* Government wins confidence votes on budget law
* Final approval set for Thursday, law then goes to Senate
* Last major piece of legislation before 2013 election
* Productivity deal signed without largest union
By Giuseppe Fonte
ROME, Nov 21 Italy's government won three
parliamentary confidence votes on its budget plans on Wednesday,
paving the way for a sales tax hike to help mend public finances
and taking a step towards clearing one of its last big hurdles
before elections next year.
President Giorgio Napolitano, who will decide the date of
the election and has indicated a March date, has directed that
the law must be passed before the end of the government's term.
The budget, enshrined in a so-called Stability Law, is
central to Prime Minister Mario Monti's efforts to lower Italy's
public deficit to 1.8 percent of output next year from a
targeted 2.6 percent in 2012.
Italy's economy has been the most sluggish in the European
Union for more than a decade, fuelling investor concerns about
its ability to bring down its public debt of 126 percent of GDP.
The government called the confidence votes to speed approval
of the Stability Law, which is expected to be one of the final
pieces of major legislation approved under Monti before Italy
gears up for a national election.
Following Wednesday's three votes in the lower house of
parliament on different articles in the law, deputies give their
definitive approval on Thursday and the package will then go to
the Senate for a final reading.
As part of the wider budget package, the government also
signed a deal with employers and unions on Wednesday that will
unblock 2.1 billion euros ($2.69 billion) set aside to allow tax
breaks on productivity bonuses over the 2013-15 period.
The country's largest union, the leftwing CGIL, rejected the
accord but Monti welcomed the deal, which is intended to address
the chronic problem of Italy's lack of competitiveness, a major
factor in its weak economic track record.
"This is an important step forward for economic recovery,"
he told a news conference.
The agreement would guarantee national collective contracts
but would provide greater incentives for company-level wage
agreements in a bid to boost flexibility.
It would attach productivity clauses to certain types of
company contracts and would allow greater room for manoeuvre
over conditions linked to productivity including working hours.
Monti agreed at the end of October to overhaul the first
draft of the budget legislation by replacing a planned income
tax cut with a reduction in payroll taxes paid by employers.
The package still includes a one percentage point rise in
the highest value-added tax (VAT) rate, which will go into
effect next July, bringing it to 22 percent.

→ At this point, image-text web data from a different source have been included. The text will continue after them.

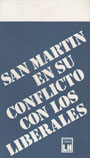 San Mart&iacute;n en su conflicto con los liberales - Carlos Steffens Soler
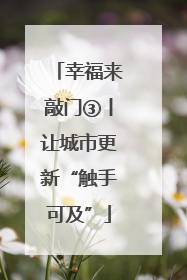 幸福来敲门③丨让城市更新“触手可及”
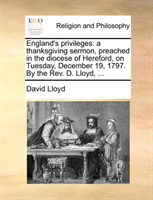 England's Privileges A Thanksgiving Sermon, Preached in the Diocese of Hereford, on Tuesday, December 19, 1797. by the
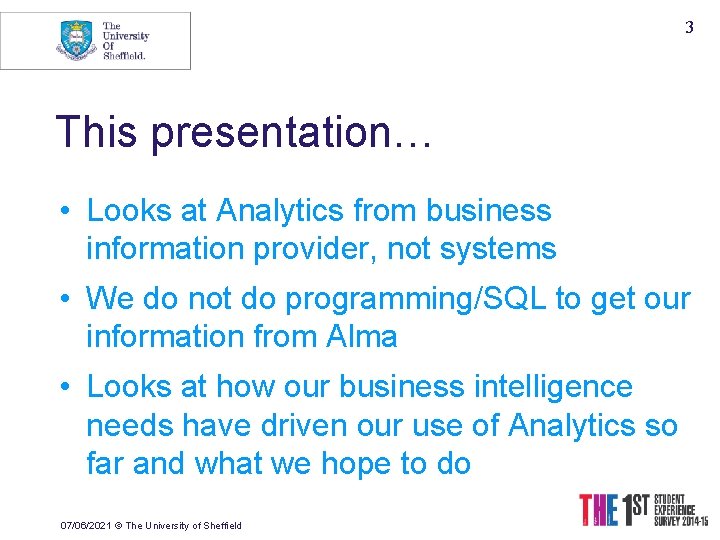 3 This presentation… • Looks at Analytics from business information provider, not systems •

The lower 10
percent rate will not be increased as previously planned.
Ahead of the spring election, political parties have been
pressing for some easing in the austerity medicine imposed by
Monti since he took office a year ago to head off a financial
crisis and restore order to public finances.
Tax hikes and spending cuts imposed to rein in the country's
massive debt have exacerbated a recession in the euro zone's
third-biggest economy, and increasingly been the focus of street
protests and political attacks from the opposition.
With unemployment at almost 11 percent, the highest in
records going back to 2004, Monti has been under growing
pressure to do more to stimulate growth.
Italy's economy shrank a smaller-than-expected 0.2 percent
in the third quarter of 2012 compared with the second, meaning
the current recession has dragged on as long as one in 2008-09
at the height of the global financial crisis.